**Text block**

= Beginning of Section =

More than 3,300 people currently sit on death row in the US, where they cost the tax payer an additional $90,000 a year more than someone in a maximum-security prison, according to the Commission on the Fair Administration of Justice. Despite the timely reasoning of capital punishment's excessive cost, however, Maryland's death penalty appears to have survived this attempt at abolition. After a procedural move that forced debate despite a committee hearing, the state Senate is set to pass a bill that severely restricts cases eligible for pursuing the death penalty rather than abolishing it entirely.

In Kansas, the bill to abolish capital punishment was proposed by a Republican senator, Carolyn McGinn, a break from the usual party split that sees Republicans supporting the death penalty and Democrats opposing it. Mrs McGinn made clear that she was proposing the bill in order to save Kansas money. Although the death penalty was reinstated in the state in 1994, not a single person has been put to death, and the state spends an estimated 70 per cent more in trying capital cases, rather than in seeking life imprisonment.

= End of Section =

**Provided data**
= Beginning of Section =

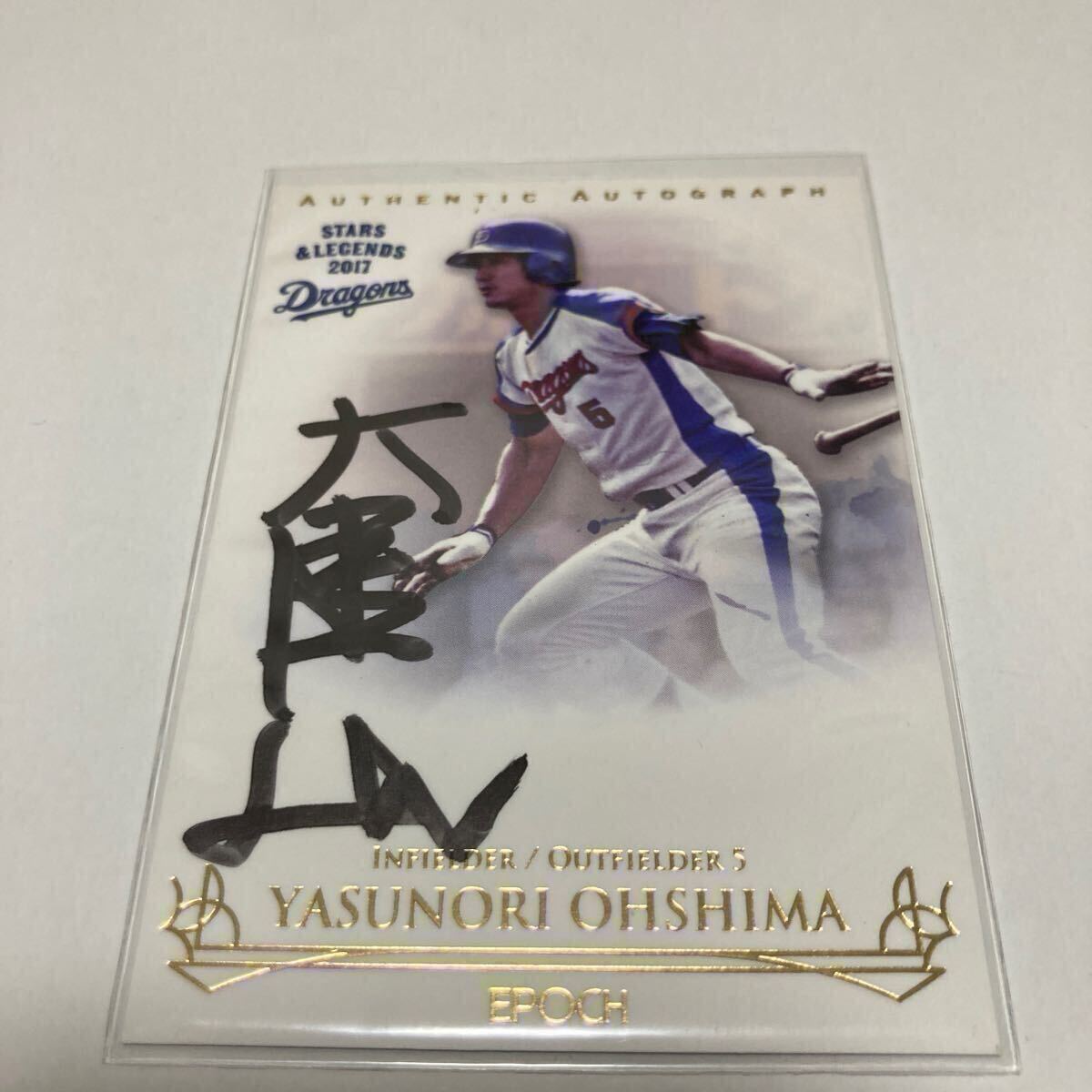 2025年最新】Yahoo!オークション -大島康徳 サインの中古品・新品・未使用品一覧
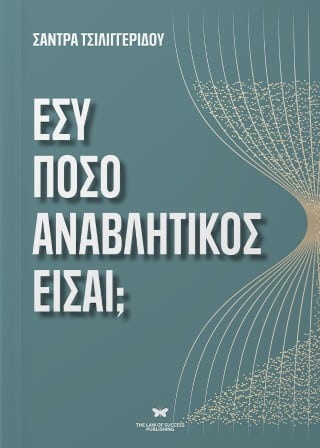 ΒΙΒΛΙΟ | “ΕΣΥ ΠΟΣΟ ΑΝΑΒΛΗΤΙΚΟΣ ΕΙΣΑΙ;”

= End of Section =

**What to work on**
In the text on the death penalty, who proposed the Kansas bill to abolish capital punishment?

**Task result**
Carolyn McGinn, a Republican senator.